The initial agreement between the two young South American states on the colonial administrative borders therefore left much unclear. Chile and Argentina signed a border treaty in 1881 to definitively regulate the border from the north to Tierra del Fuego. But Argentina remained dissatisfied with what had been achieved.

The difficulties of marking the border and the resulting clashes reached their most dangerous phase in 1978, when Argentina declared the judgment of a jointly called international tribunal null and void and on December 22, 1978 ordered the military occupation of the islands. The crisis was defused through the mediation of Pope John Paul II in the same year. However, the two countries only reached an agreement on May 2, 1985. Since then, the long controversial three islands of Lennox, Picton and Nueva at the eastern end of the Beagle Channel have also been recognized by Argentina as Chilean.

The 1978 Argentine threat of war is one of the reasons Chile gave its support to the United Kingdom during the Falklands War .

The islands south of the Beagle Channel

From colonial times to the treaty of 1881

During the colonial period and immediately after the independence of Argentina and Chile from the Spanish crown, the southernmost region of America was uninhabited by new settlers. Only indigenous people lived in this region.

The Spanish King Philip II attempted to colonize this region in 1584 in order to prevent it from being taken over by other European powers. This attempt ended miserably. Only one of the residents could be saved from starvation. Henceforth this failed foundation was called Puerto del Hambre .

During the colonial period, the administrative boundaries of each of the administrative centers of the Spanish Crown in America were established, but due to the lack of geographical knowledge of the distant and uninhabited regions, these could only be given in general terms. In addition, there was no need for the owner of these territories, the King of Spain, to limit them all precisely and systematically. In fact, the Beagle Channel was only discovered by Robert FitzRoy in 1829 and named after the ship's name, HMS Beagle .

When Chile and Argentina became independent states, both sides started from the principle of the uti possidetis : everyone should keep what the (corresponding) former Spanish administrative center owned. After a stable government was gradually able to establish itself in Chile, it took care of its southern border and in 1843 founded the settlement " Fuerte Bulnes ", later relocated to Punta Arenas , on the north bank of the Strait of Magellan . Four years later, the Argentine government protested against this act.

The embrace of Maipu. National independence heroes José de San Martín of Argentina and Bernardo O'Higgins of Chile embrace after defeating the royalist army in the Battle of Maipu . Both countries share language, culture, religion, history and also family ties.

At that time Argentina was in a state of internal struggle for power between Unitarians and Federalists .

As the problems of defining borders increased over time, a border treaty was concluded between the two states in 1855, in which the foundations for solving the problems were laid down, but not the problems themselves. Their solution was postponed.

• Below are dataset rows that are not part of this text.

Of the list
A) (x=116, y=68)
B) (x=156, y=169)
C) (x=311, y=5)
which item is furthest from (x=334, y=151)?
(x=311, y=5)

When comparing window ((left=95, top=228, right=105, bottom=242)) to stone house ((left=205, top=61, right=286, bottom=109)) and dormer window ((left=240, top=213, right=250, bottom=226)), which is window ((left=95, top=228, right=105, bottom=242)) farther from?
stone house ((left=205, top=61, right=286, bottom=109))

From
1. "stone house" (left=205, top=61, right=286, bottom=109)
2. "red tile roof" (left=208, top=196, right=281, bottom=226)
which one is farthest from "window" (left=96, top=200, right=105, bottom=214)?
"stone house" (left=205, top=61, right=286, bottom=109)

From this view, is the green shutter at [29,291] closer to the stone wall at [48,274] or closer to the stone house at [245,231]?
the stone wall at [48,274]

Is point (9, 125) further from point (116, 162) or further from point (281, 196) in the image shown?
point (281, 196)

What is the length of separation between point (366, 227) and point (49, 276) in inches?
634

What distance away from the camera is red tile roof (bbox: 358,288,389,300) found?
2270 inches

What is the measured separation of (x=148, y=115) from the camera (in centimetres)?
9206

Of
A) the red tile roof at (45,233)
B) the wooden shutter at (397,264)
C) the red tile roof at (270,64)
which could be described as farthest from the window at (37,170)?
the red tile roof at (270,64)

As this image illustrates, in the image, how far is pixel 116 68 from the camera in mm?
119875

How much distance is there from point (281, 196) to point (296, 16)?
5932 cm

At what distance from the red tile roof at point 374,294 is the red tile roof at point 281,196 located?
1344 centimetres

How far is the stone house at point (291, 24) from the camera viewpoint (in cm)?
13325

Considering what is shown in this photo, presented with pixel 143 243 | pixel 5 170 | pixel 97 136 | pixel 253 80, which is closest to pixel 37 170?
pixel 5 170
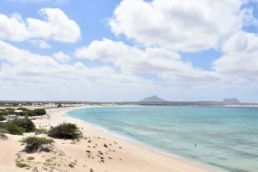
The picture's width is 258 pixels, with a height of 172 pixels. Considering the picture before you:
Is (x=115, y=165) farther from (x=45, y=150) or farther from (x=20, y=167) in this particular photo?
(x=20, y=167)

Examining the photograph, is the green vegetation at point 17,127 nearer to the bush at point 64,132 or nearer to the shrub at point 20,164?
the bush at point 64,132

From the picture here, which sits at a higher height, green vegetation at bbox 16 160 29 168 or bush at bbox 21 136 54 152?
bush at bbox 21 136 54 152

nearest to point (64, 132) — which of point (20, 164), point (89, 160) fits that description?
point (89, 160)

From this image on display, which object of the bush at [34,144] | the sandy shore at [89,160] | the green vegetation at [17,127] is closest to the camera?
the sandy shore at [89,160]

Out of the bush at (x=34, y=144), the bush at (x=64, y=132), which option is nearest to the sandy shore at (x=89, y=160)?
the bush at (x=34, y=144)

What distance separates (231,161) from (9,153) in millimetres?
19200

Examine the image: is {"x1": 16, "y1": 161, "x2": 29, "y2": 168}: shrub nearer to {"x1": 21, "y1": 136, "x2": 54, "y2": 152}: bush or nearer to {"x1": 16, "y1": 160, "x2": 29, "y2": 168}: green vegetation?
{"x1": 16, "y1": 160, "x2": 29, "y2": 168}: green vegetation

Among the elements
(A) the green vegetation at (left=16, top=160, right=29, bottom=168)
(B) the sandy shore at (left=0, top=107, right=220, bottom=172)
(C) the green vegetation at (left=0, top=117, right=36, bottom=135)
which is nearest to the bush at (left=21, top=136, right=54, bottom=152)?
(B) the sandy shore at (left=0, top=107, right=220, bottom=172)

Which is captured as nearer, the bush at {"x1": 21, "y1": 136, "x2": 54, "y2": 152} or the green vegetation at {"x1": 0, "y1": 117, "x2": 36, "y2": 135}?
the bush at {"x1": 21, "y1": 136, "x2": 54, "y2": 152}

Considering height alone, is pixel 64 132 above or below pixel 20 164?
above

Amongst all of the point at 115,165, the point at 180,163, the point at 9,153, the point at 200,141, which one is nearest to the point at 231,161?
the point at 180,163

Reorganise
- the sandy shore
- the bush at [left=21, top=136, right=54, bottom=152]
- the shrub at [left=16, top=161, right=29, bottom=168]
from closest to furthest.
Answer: the shrub at [left=16, top=161, right=29, bottom=168] → the sandy shore → the bush at [left=21, top=136, right=54, bottom=152]

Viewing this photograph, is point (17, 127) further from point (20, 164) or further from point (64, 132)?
point (20, 164)

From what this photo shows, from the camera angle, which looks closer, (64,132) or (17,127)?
(64,132)
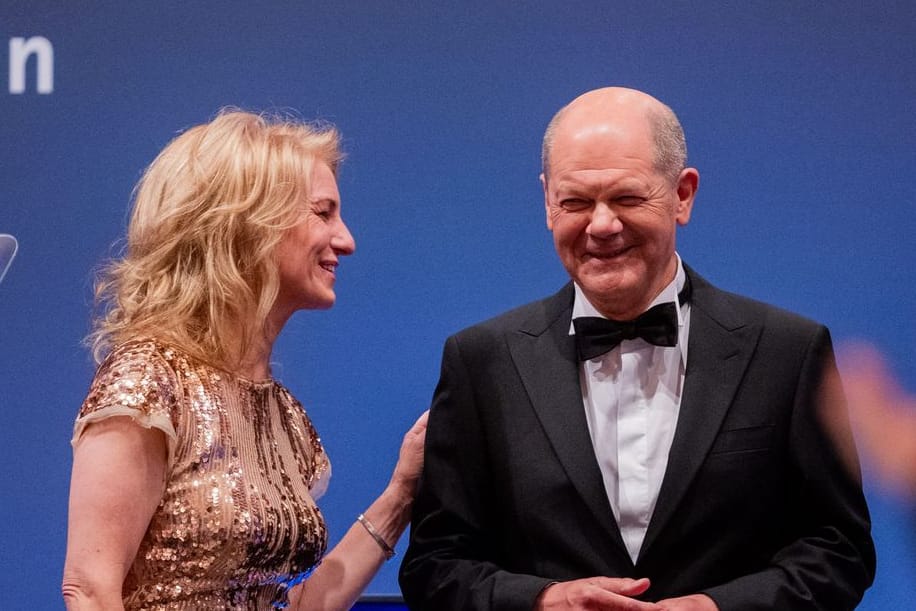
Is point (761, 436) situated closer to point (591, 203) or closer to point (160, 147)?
point (591, 203)

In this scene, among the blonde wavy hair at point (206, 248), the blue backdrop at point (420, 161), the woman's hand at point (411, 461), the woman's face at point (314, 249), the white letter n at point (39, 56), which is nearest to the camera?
the blonde wavy hair at point (206, 248)

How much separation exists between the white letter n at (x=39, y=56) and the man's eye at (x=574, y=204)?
1506mm

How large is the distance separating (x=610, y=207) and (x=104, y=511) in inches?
36.4

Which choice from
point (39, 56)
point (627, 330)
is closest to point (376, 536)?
point (627, 330)

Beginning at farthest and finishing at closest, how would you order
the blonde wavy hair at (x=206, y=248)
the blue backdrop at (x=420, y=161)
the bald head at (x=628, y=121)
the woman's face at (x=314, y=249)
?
the blue backdrop at (x=420, y=161), the woman's face at (x=314, y=249), the blonde wavy hair at (x=206, y=248), the bald head at (x=628, y=121)

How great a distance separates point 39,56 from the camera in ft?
9.47

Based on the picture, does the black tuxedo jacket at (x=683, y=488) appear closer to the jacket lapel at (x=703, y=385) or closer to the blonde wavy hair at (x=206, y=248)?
the jacket lapel at (x=703, y=385)

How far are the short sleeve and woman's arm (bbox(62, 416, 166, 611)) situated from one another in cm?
2

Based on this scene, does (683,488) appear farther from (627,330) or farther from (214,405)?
(214,405)

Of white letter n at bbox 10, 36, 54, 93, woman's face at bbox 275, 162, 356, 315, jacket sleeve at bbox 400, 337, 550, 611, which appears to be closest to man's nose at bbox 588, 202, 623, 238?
jacket sleeve at bbox 400, 337, 550, 611

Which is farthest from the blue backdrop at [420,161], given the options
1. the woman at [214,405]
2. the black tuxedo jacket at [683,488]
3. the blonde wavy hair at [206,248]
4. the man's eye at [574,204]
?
the man's eye at [574,204]

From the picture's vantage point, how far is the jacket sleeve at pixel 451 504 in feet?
6.62

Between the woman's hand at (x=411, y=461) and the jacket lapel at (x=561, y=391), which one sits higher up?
the jacket lapel at (x=561, y=391)

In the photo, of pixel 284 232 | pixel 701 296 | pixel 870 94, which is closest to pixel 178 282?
pixel 284 232
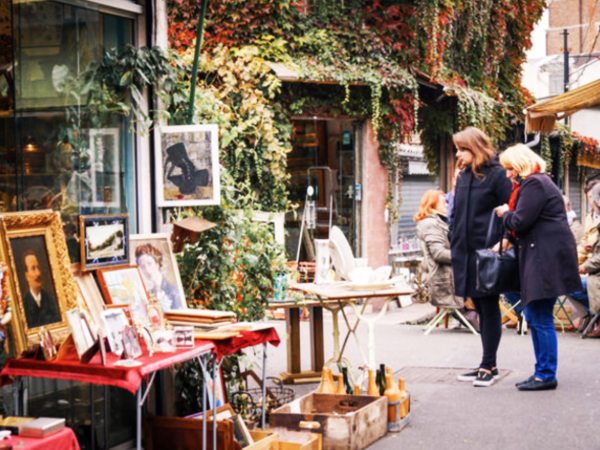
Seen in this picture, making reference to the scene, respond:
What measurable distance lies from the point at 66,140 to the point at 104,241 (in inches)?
27.2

The main points of the contract were:

  • The limits should be determined according to the Uti possidetis principle.
  • If no agreement can be found, a mediator should be employed.
  • Problems should be solved peacefully.

When Argentina began to colonize its southern regions in 1876 after the native people had been expelled, tensions with Chile increased again. However, after long efforts, both countries were able to conclude a border treaty on July 23, 1881. This is still valid today and defines the border between the two countries:

  • (Article I) From the north to 52 degrees of latitude, the border runs "over the highest mountain peaks ... that divide the waters"
  • (Art. II) Defines the boundary of the northern region of the Strait of Magellan as an east-west line, roughly from Punta Dungeness to the point that Art. I regulates.
  • (Article III) concerns Tierra del Fuego and the islands around Tierra del Fuego: Starting from Cape Espiritu Santo at latitude 52 degrees 40 minutes south, the border line runs south at longitude 68 degrees 34 minutes west "until you touch the Beagle Channel" (hasta tocar el Canal beagle). About the surrounding islands, the treaty says that the state island and the surrounding archipelago should belong to Argentina, plus "... and the other islands there may be on the Atlantic to the east of Tierra del Fuego and of the eastern coast of Patagonia" . Chile should include "... all the islands to the south of the Beagle Channel up to Cape Horn, and those there may be west of Tierra del Fuego" .

The validity of the treaty of 1881

Summary of Argentine cartography in the Beagle Channel since 1881. The named maps can be viewed in the article Beagle Cartography from 1881 .

Immediately after the treaty of 1881, it was interpreted in both Argentina and Chile to mean that the three islands of Lennox, Picton and Nueva belong to Chile.

This view is supported by Argentinean, Chilean and other cartographers . Carlos Escudé and Andrés Cisneros in their work Historia general de las relaciones exteriores de la República Argentina say on this subject:

«De acuerdo con una serie de fuentes, la actitud de la clase política argentina parece haber coincidido, entre 1881 y 1902, con la interpretación del treadado de 1881 that tienen los chilenos y que luego adoptarían la Corte Arbitral y el Papa en la cuestión del Beagle. In otras palabras, que la intención de los signatarios del tetradado de 1881 fue la de otorgar las islas a Chile. "

"Several sources agree that between 1881 and 1902 the Argentine political (ruling) class apparently interpreted the 1881 border treaty in the same way as the Chileans and later the (jointly called) tribunal and the Pope on the Beagle Canal issue . In other words, the signatories' intention was to award the islands to Chile. "

The Argentine main representative in the Chilean-Argentine commission on the drawing of borders according to the treaty of 1881, Francisco P. Moreno , considered the Argentine position to be unfounded. In a memorandum to the British ambassador in Buenos Aires in 1918, he foresaw a defeat for his government should it continue to claim the islands:

“No atino a explicarme por qué el Gobierno argentino pretende hoy soberanía sobre las islas Picton, Nueva, Lennox, etc., fundándose en los tetradados vigentes, es decir, en el de 1881 y en el protocolo de 1893, cuando el primero de ellos lo invalida para tal pretensión y el segundo nada tiene que ver con la demarcación en el canal de Beagle. Insisto: la mención en el Tratado de 1881, con excepción de la isla de los Estados, le hará perder un pleito tan malamente planteado… También repetiré que la excepción que hace el Tratado de 1881 con la isla de los Estados, que reconoce como argentina , no permite poner en duda la propiedad chilena de las tierras situadas tanto al sur de la isla de la Tierra del Fuego como al sur del canal de Beagle. »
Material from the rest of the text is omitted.